Mi avvicinai. «Un momento. Marika, ha cinque anni in meno di te!» Mi buttai anch'io sulla poltrona a fianco e rimasi a osservarla con le gambe a penzoloni oltre al bracciolo. Le mie, al contrario, erano due stuzzicadenti, nemmeno un po' di muscoli a giustificare la magrezza.

Sorrise, mostrando lo spazietto fra i denti. «Già, mi piace proprio per questo. Che ne dici, sabato scatterà il bacio?»

Non risposi, la sua espressione eccitata e il fatto che Serena l'aveva invitata alla sua festa di compleanno mi sconvolgevano. Quando erano entrate tanto in confidenza? Perché nessuno mi aveva riferito del flirt tra la mia coinquilina e il compagno di corso nerd?

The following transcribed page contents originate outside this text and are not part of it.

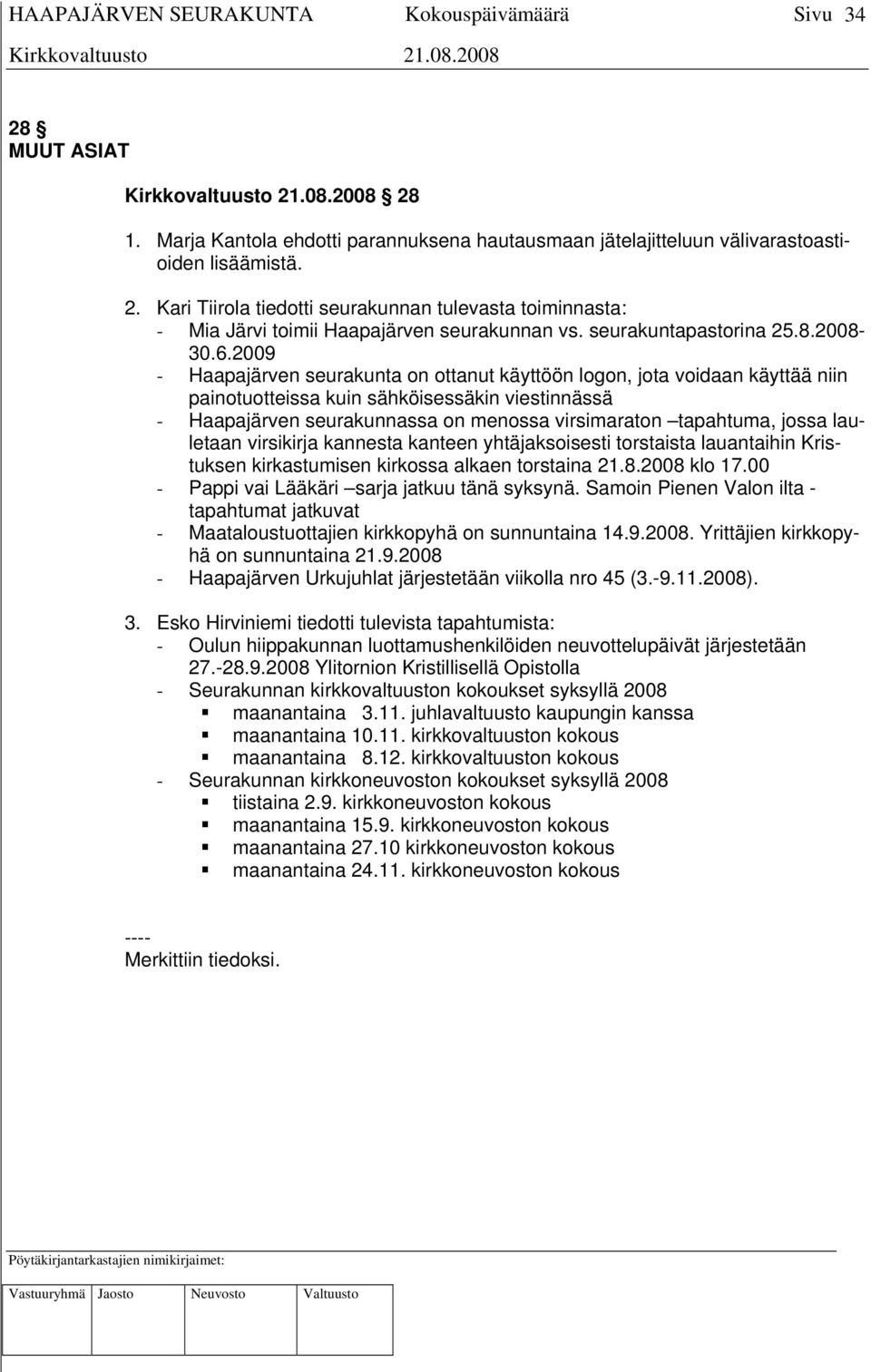 HAAPAJÄRVEN SEURAKUNTA Kokouspäivämäärä Sivu 34
Kirkkovaltuusto 21.08.2008

28 §
MUUT ASIAT

Kirkkovaltuusto 21.08.2008 § 28

1. Marja Kantola ehdotti parannuksena hautausmaan jätelajitteluun välivarastoastioiden lisäämistä.

2. Kari Tiirola tiedotti seurakunnan tulevasta toiminnasta:
- Mia Järvi toimii Haapajärven seurakunnan vs. seurakuntapastorina 25.8.2008-30.6.2009
- Haapajärven seurakunta on ottanut käyttöön logon, jota voidaan käyttää niin painotuotteissa kuin sähköisessäkin viestinnässä
- Haapajärven seurakunnassa on menossa virsimaraton –tapahtuma, jossa lauletaan virsikirja kannesta kanteen yhtäjaksoisesti torstaista lauantaihin Kristuksen kirkastumisen kirkossa alkaen torstaina 21.8.2008 klo 17.00
- Pappi vai Lääkäri –sarja jatkuu tänä syksynä. Samoin Pienen Valon ilta -tapahtumat jatkuvat
- Maataloustuottajien kirkkopyhä on sunnuntaina 14.9.2008. Yrittäjien kirkkopyhä on sunnuntaina 21.9.2008
- Haapajärven Urkujuhlat järjestetään viikolla nro 45 (3.-9.11.2008).

3. Esko Hirviniemi tiedotti tulevista tapahtumista:
- Oulun hiippakunnan luottamushenkilöiden neuvottelupäivät järjestetään 27.-28.9.2008 Ylitornion Kristillisellä Opistolla
- Seurakunnan kirkkovaltuuston kokoukset syksyllä 2008
▪ maanantaina 3.11. juhlavaltuusto kaupungin kanssa
▪ maanantaina 10.11. kirkkovaltuuston kokous
▪ maanantaina 8.12. kirkkovaltuuston kokous
- Seurakunnan kirkkoneuvoston kokoukset syksyllä 2008
▪ tiistaina 2.9. kirkkoneuvoston kokous
▪ maanantaina 15.9. kirkkoneuvoston kokous
▪ maanantaina 27.10 kirkkoneuvoston kokous
▪ maanantaina 24.11. kirkkoneuvoston kokous

----
Merkittiin tiedoksi.

Pöytäkirjantarkastajien nimikirjaimet:

| Vastuuryhmä | Jaosto | Neuvosto | Valtuusto |
|---|---|---|---|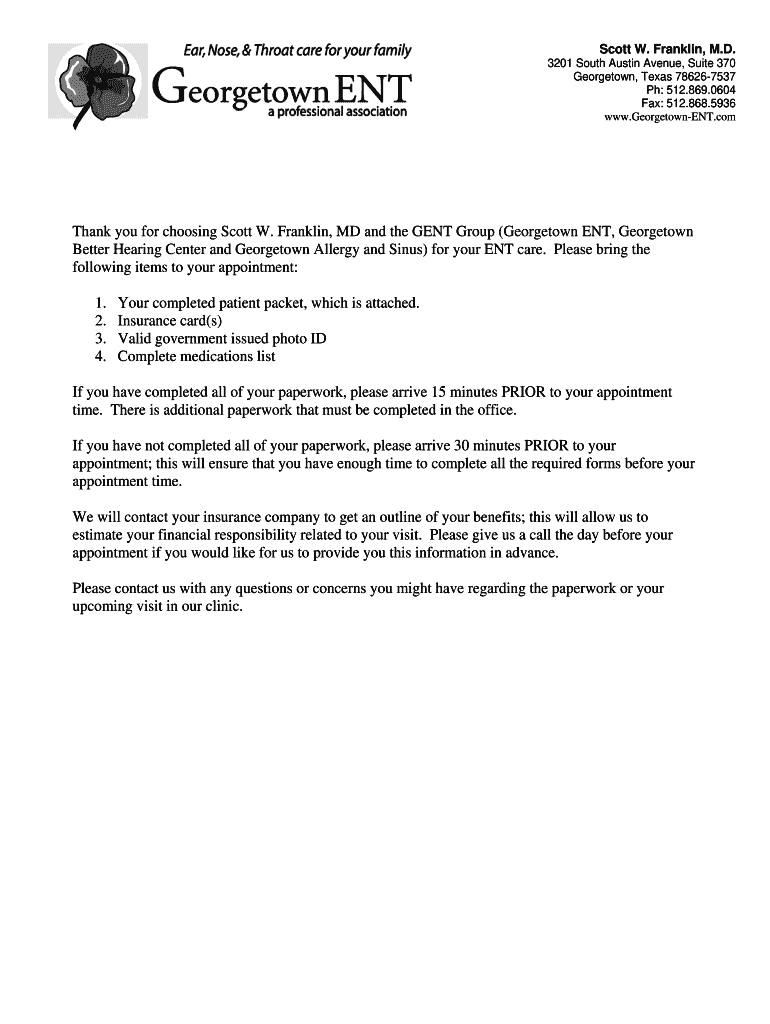 Ear, Nose, & Throat care for your family
Georgetown ENT
a professional association

Scott W. Franklin, M.D.
3201 South Austin Avenue, Suite 370
Georgetown, Texas 78626-7537
Ph: 512.869.0604
Fax: 512.868.5936
www.Georgetown-ENT.com

Thank you for choosing Scott W. Franklin, MD and the GENT Group (Georgetown ENT, Georgetown Better Hearing Center and Georgetown Allergy and Sinus) for your ENT care. Please bring the following items to your appointment:

1. Your completed patient packet, which is attached.
2. Insurance card(s)
3. Valid government issued photo ID
4. Complete medications list

If you have completed all of your paperwork, please arrive 15 minutes PRIOR to your appointment time. There is additional paperwork that must be completed in the office.

If you have not completed all of your paperwork, please arrive 30 minutes PRIOR to your appointment; this will ensure that you have enough time to complete all the required forms before your appointment time.

We will contact your insurance company to get an outline of your benefits; this will allow us to estimate your financial responsibility related to your visit. Please give us a call the day before your appointment if you would like for us to provide you this information in advance.

Please contact us with any questions or concerns you might have regarding the paperwork or your upcoming visit in our clinic.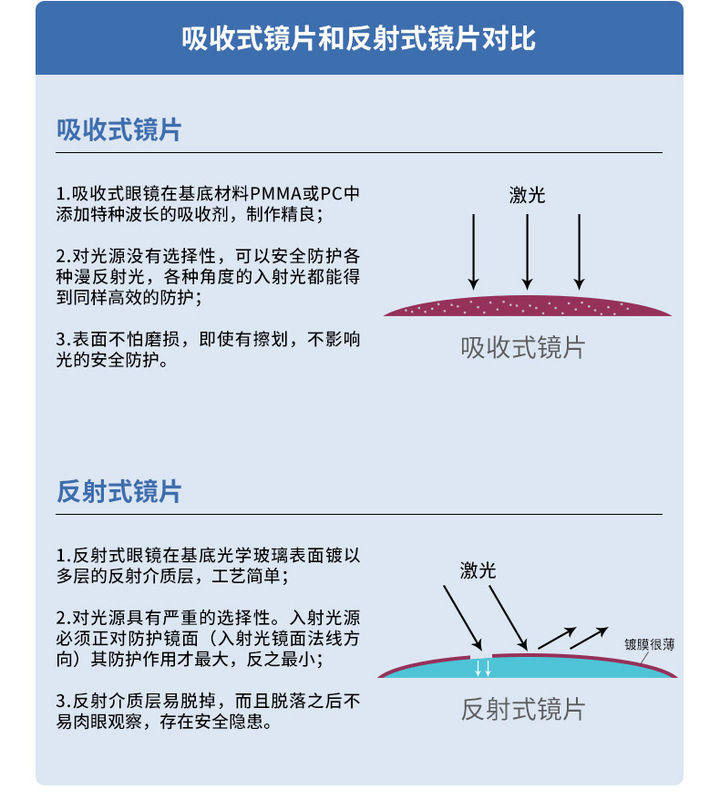 吸收式镜片和反射式镜片对比

吸收式镜片

1.吸收式眼镜在基底材料PMMA或PC中添加特种波长的吸收剂，制作精良；

2.对光源没有选择性，可以安全防护各种漫反射光，各种角度的入射光都能得到同样高效的防护；

3.表面不怕磨损，即使有擦划，不影响光的安全防护。

激光

吸收式镜片

反射式镜片

1.反射式眼镜在基底光学玻璃表面镀以多层的反射介质层，工艺简单；

2.对光源具有严重的选择性。入射光源必须正对防护镜面（入射光镜面法线方向）其防护作用才最大，反之最小；

3.反射介质层易脱掉，而且脱落之后不易肉眼观察，存在安全隐患。

激光

镀膜很薄

反射式镜片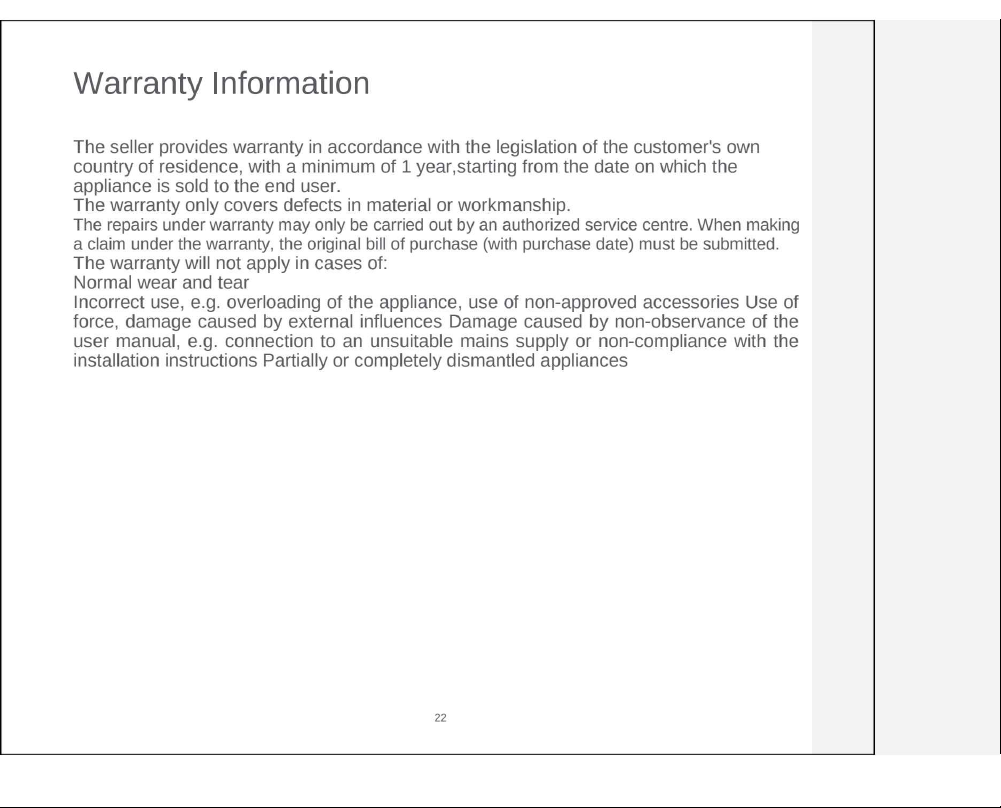 Warranty Information

The seller provides warranty in accordance with the legislation of the customer's own country of residence, with a minimum of 1 year,starting from the date on which the appliance is sold to the end user.

The warranty only covers defects in material or workmanship.

The repairs under warranty may only be carried out by an authorized service centre. When making a claim under the warranty, the original bill of purchase (with purchase date) must be submitted.

The warranty will not apply in cases of:

Normal wear and tear

Incorrect use, e.g. overloading of the appliance, use of non-approved accessories Use of force, damage caused by external influences Damage caused by non-observance of the user manual, e.g. connection to an unsuitable mains supply or non-compliance with the installation instructions Partially or completely dismantled appliances

22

«Comunque, io vado. Devo incontrare una mia amica prima del turno.» Volteggiò fino alla sua stanza con il sorriso e le sopracciglia già molte arcuate che ormai toccavano l'attaccatura dei capelli, mentre io scioglievo la treccia che avevo iniziato a creare distratta. Mi era anche passata la fame, tanto il frigorifero vintage doveva essere vuoto come sempre.

Forse mi stavo scoprendo un po' gelosa di Serena, la sua spigliatezza la faceva subito legare con chiunque. Mi venne da sfiorare in automatico il ciondolo a forma di croce celato sotto la maglietta, i miei genitori non sarebbero stati fieri di me.

Raggiunsi la finestra spalancata e posai i palmi sul davanzale colmo dei cactus di Marika. Non godevamo di chissà quale paesaggio, c'erano solo il muro incrostato del lungo palazzo che scorreva sino al semaforo e le macchine parcheggiate. Eravamo al primo piano e ogni volta temevo di beccare un ladro issarsi – doveva pur esserci qualcuno interessato alla mia collezione di tazze, una per ogni giorno della settimana.

Osservavo un gatto trotterellare sul marciapiede di fronte, quando lo scorsi ancora. Passeggiò tranquillo con le mani in tasca, senza mai sollevare il capo.

Era troppo.

«Rhy...»

«Davide, amore!» Una ragazza dai corti ciuffi sbarazzini si lanciò contro il giovane e lo riempì di baci, facendo fuggire il micio.

Con un sospiro, indietreggiai e mi appoggiai allo schienale della poltrona. Cominciava a mancarmi l'aria. Prelevai il telefono dai jeans e cercai Rhydian sui social, trovando soltanto altri gallesi che non erano lui.

Tolsi gli occhiali e massaggiai le palpebre. Ero io ad avere le allucinazioni o era lui a tormentarmi?